___ 選文

中年男星喜迎第二春,不外乎兩個原因。要麽靠轉型,重新帶來新鮮感。要麽是實力一直在,有一定受眾,但差一部爆劇,一陣東風助他徹底紅透。

但要說這把年紀重操舊業,和小自己 21 歲的少女談甜甜的戀愛,秀肌肉,灑狗血,光聽聽都想直接送去 " 東八區 " 去了。

▲ 圖源 l 夏花 下同

"46 歲了還在賣肉?救命!" 也是這部《夏花》開播時最響的聲音。可播著播著,觀眾的口風就變了,到前幾天結局時,已經成了:請多拍點!愛看!

是劇好?談不上。

《夏花》本身的確自帶話題度,但怎麽看都像反麵典型。在偶像劇市場題材越來越卷、也越來越怪的當下,它稀爛的劇情,倒是有種久違的工整。

狗血的要素實在太齊全了:女主白血病,男主老憂鬱,女主逛了一趟原木風理發店,對 33 號托尼大叔一見鍾情,開始了熱烈的追求。

這撲麵而來的古早土味,實在讓人驚訝 2023 年了還有人敢這麽拍劇。

▲ 韓劇 " 生死戀 " 必備構圖

畫麵好?見仁見智。

______
___ 已知資訊

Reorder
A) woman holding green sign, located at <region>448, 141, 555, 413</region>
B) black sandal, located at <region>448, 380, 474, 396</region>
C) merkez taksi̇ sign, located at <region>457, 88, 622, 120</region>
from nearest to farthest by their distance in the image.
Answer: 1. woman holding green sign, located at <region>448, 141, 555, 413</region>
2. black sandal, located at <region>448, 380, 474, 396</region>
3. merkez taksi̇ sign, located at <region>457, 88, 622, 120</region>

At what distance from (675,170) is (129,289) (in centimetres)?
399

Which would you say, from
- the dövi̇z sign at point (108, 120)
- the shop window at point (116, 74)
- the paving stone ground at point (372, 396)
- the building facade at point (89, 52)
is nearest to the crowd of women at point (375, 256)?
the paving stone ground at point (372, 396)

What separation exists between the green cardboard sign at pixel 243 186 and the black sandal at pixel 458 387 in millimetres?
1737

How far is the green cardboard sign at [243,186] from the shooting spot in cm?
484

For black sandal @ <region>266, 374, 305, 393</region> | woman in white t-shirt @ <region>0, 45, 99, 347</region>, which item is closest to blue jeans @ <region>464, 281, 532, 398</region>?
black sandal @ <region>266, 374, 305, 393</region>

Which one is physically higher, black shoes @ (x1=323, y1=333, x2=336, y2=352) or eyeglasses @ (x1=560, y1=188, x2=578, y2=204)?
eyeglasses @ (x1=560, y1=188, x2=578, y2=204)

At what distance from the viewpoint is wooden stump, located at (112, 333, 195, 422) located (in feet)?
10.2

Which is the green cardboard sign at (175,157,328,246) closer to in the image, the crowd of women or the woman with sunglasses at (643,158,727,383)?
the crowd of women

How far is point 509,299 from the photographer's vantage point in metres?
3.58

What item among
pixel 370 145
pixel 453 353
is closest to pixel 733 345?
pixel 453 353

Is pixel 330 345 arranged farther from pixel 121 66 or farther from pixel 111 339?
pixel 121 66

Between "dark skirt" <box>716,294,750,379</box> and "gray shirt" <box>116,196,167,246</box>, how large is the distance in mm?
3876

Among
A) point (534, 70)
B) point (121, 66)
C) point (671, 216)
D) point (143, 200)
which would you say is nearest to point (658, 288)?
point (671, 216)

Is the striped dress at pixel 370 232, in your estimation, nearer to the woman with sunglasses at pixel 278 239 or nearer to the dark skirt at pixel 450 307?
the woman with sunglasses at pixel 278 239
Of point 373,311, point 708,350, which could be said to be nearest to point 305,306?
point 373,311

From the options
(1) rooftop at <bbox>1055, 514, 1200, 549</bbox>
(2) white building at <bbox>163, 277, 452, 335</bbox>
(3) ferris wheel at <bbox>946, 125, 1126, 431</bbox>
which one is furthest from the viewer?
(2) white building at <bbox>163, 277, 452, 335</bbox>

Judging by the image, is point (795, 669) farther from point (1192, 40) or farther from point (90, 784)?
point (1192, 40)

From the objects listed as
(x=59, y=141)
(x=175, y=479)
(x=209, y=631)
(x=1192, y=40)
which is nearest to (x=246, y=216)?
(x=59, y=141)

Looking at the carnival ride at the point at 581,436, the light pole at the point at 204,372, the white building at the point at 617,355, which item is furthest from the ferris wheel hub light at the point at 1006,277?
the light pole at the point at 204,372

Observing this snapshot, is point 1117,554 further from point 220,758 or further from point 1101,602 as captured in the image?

______

根據關於《夏花》的選文作答:
1. 《夏花》開播時,觀眾說男主演多少歲?
2. 劇中少女比男主演小幾歲?
3. 女主在什麼地方對誰一見鍾情?
上述記錄出自另一來源。

» 任務結果:
1. 46 歲。
2. 21 歲。
3. 在一家原木風理發店,對 33 號托尼大叔。